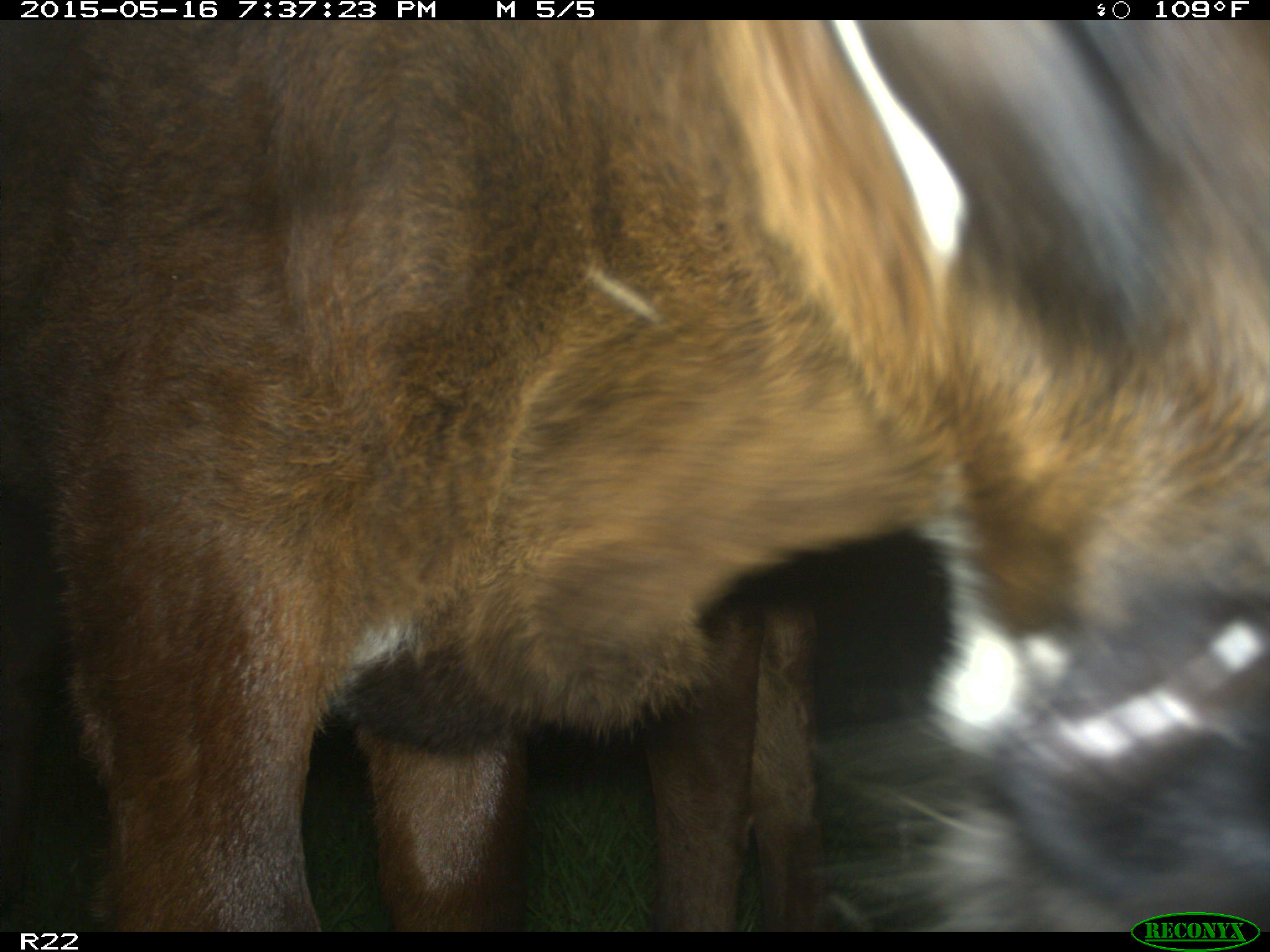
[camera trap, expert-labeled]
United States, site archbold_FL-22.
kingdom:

[What this task involves] Leaving the pictures out, write out all the material above exactly.

[Exercise answer]
[camera trap, expert-labeled]
United States, site archbold_FL-22.
kingdom:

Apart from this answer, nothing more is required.